> **EXERCISE DETAILS**
Restate all entries word for word, minus pictures.

> **Items from a dataset**
====================
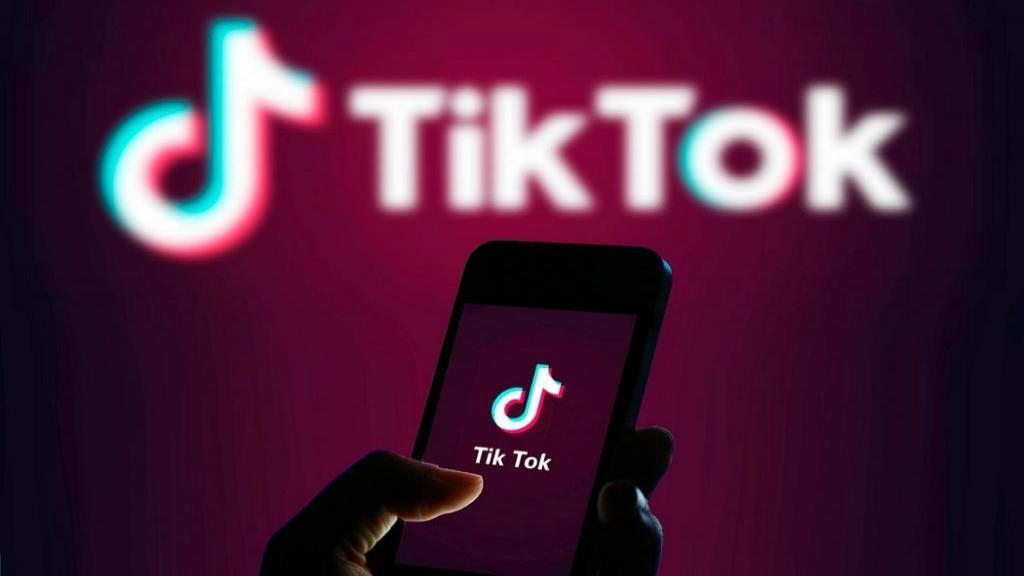 روش دانلود و نصب برنامه تیک تاک (TikTok) برای اندروید و آیفون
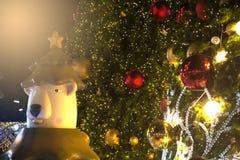 Kerstbomendecoratie bij Kerstmis en Nieuwjaarviering Royalty-vrije Stock Afbeelding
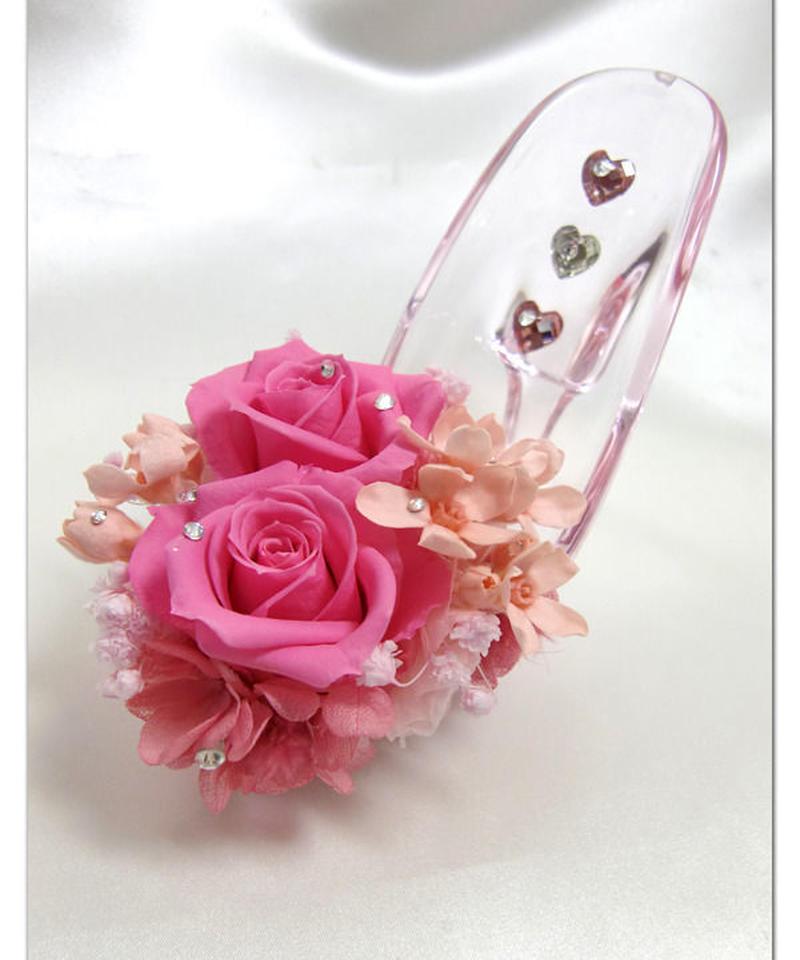 【プリザーブドフラワー/ガラスの靴シリーズ】シューズとハートと花たちが集まった、甘くやさしいピンク色の饗宴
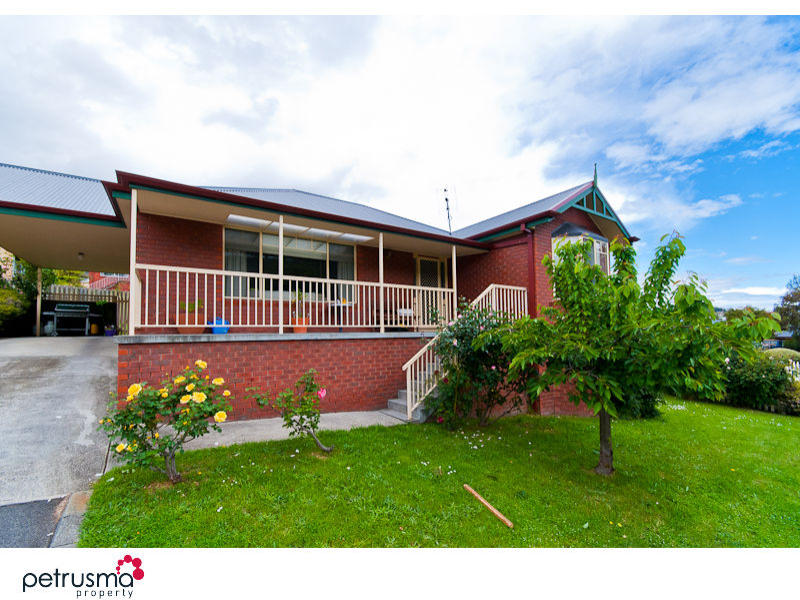 2/83a Clinton Road, Geilston Bay, Tas 7015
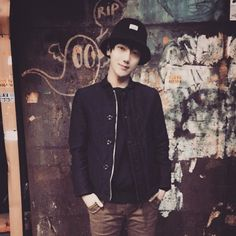 Yesung Yesung, Siwon, Heechul, Korean Pop Group, Kim Kibum, Super Junior, Riding Helmets, Bomber Jacket, Denim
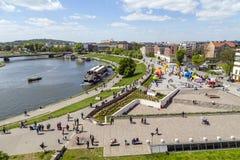 Folket promenerar på floden Vistula i Krakow Arkivfoton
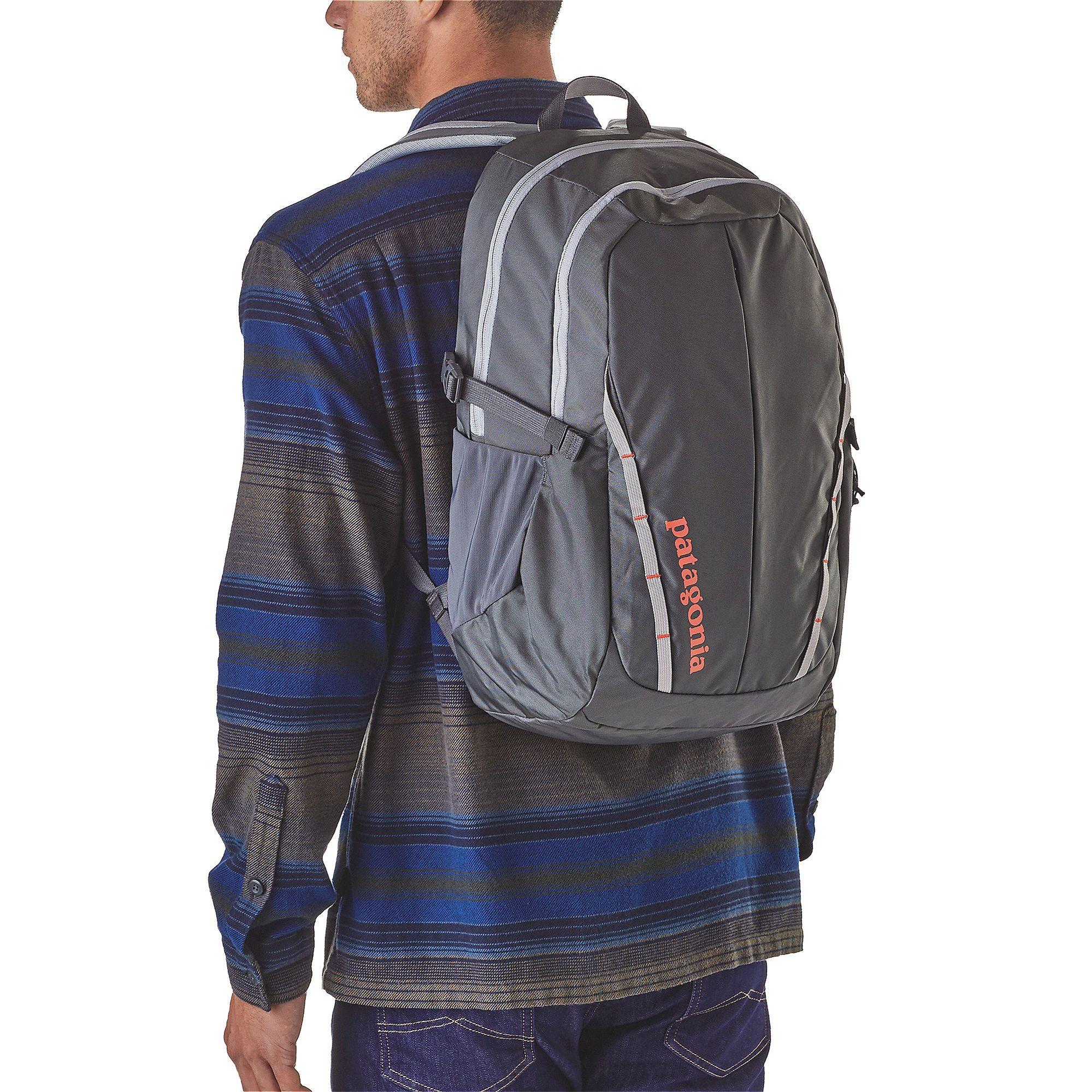Patagonia Refugio Pack 28 l Forge Grey Refugio je klasický batoh strednej veľkosti ideálny pre každodenné cestovanie.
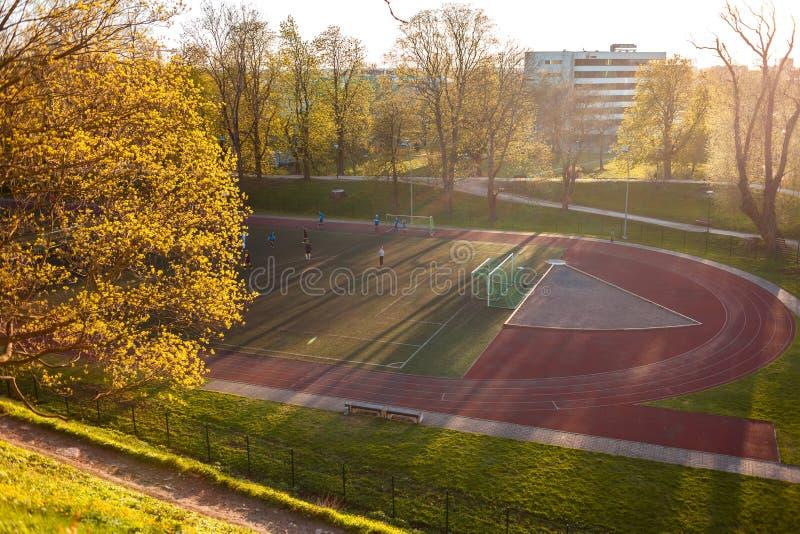 Estônia, Tallinn - 6 de maio de 2016: Treinamento júnior da equipa de futebol no estádio imagens de stock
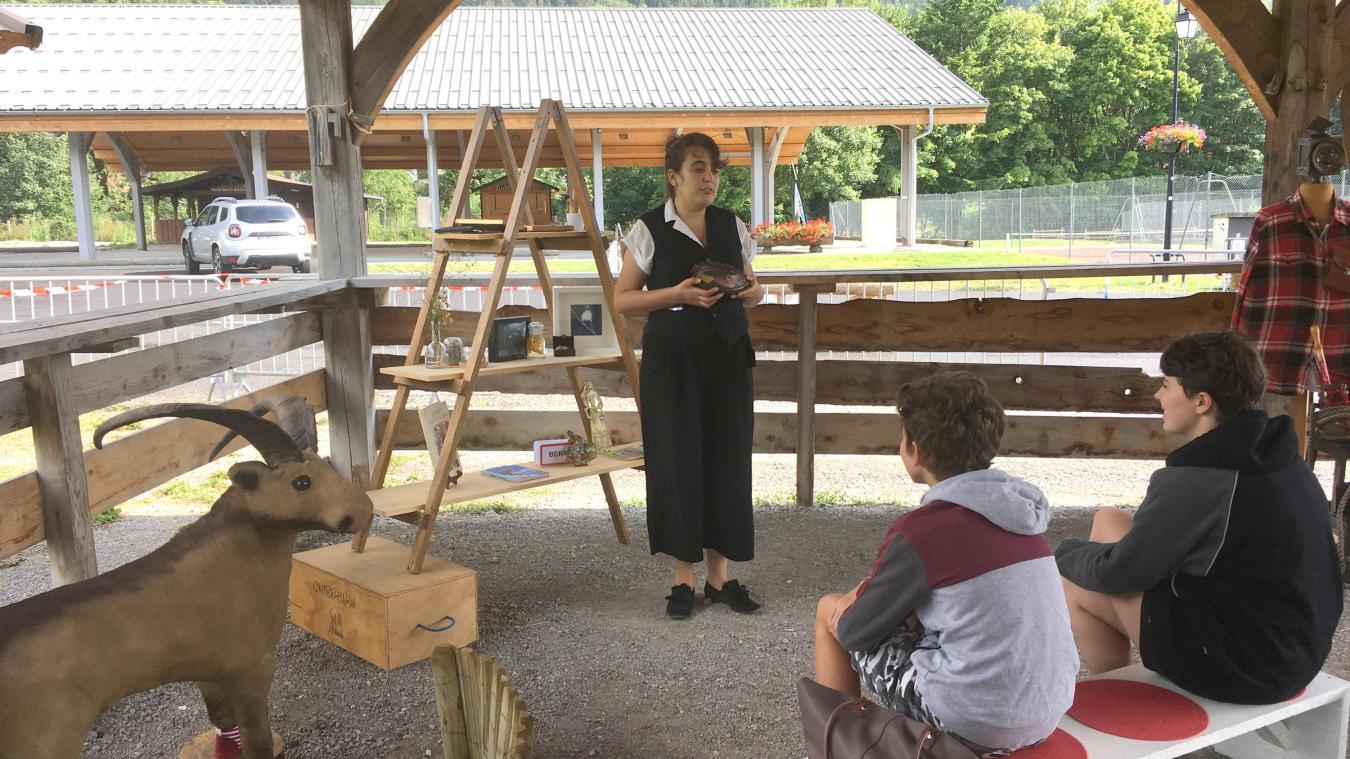 Devant les petits comme devant les grands, Audrey Mattio-Evans captive son assistance avec l'histoire du dahu.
====================
> **COMPLETED EXERCISE**
 روش دانلود و نصب برنامه تیک تاک (TikTok) برای اندروید و آیفون
 Kerstbomendecoratie bij Kerstmis en Nieuwjaarviering Royalty-vrije Stock Afbeelding
 【プリザーブドフラワー/ガラスの靴シリーズ】シューズとハートと花たちが集まった、甘くやさしいピンク色の饗宴
 2/83a Clinton Road, Geilston Bay, Tas 7015
 Yesung Yesung, Siwon, Heechul, Korean Pop Group, Kim Kibum, Super Junior, Riding Helmets, Bomber Jacket, Denim
 Folket promenerar på floden Vistula i Krakow Arkivfoton
Patagonia Refugio Pack 28 l Forge Grey Refugio je klasický batoh strednej veľkosti ideálny pre každodenné cestovanie.
 Estônia, Tallinn - 6 de maio de 2016: Treinamento júnior da equipa de futebol no estádio imagens de stock
 Devant les petits comme devant les grands, Audrey Mattio-Evans captive son assistance avec l'histoire du dahu.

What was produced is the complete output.